TASK INSTRUCTIONS: Below is a set of records. Repeat them verbatim without the pictures.

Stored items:
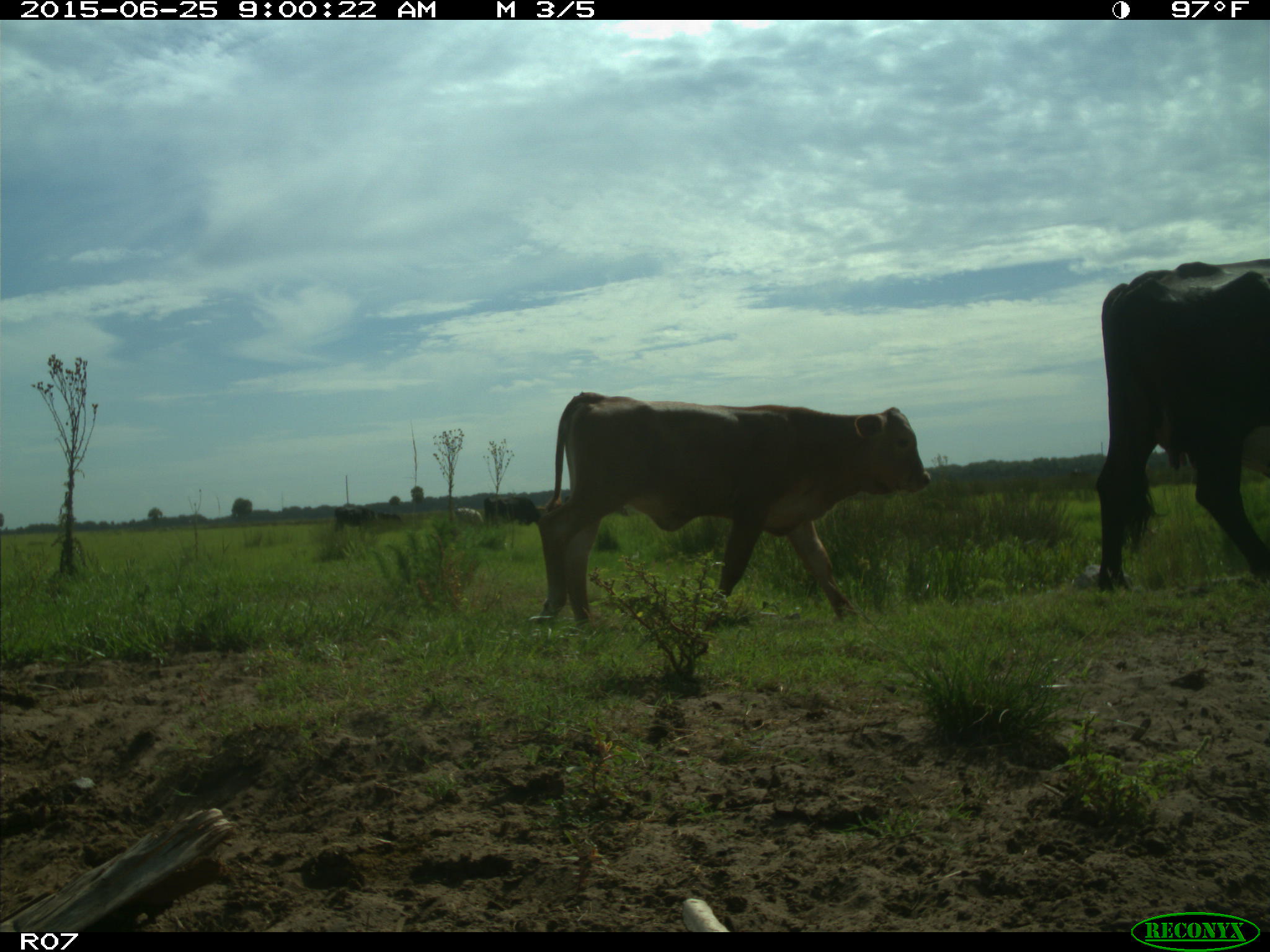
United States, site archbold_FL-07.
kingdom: Animalia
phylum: Chordata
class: Mammalia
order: Artiodactyla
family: Bovidae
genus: Bos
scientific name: Bos taurus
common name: domestic cow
Bos taurus (domestic cow).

ANSWER TO THE PROBLEM:
United States, site archbold_FL-07.
kingdom: Animalia
phylum: Chordata
class: Mammalia
order: Artiodactyla
family: Bovidae
genus: Bos
scientific name: Bos taurus
common name: domestic cow
Bos taurus (domestic cow).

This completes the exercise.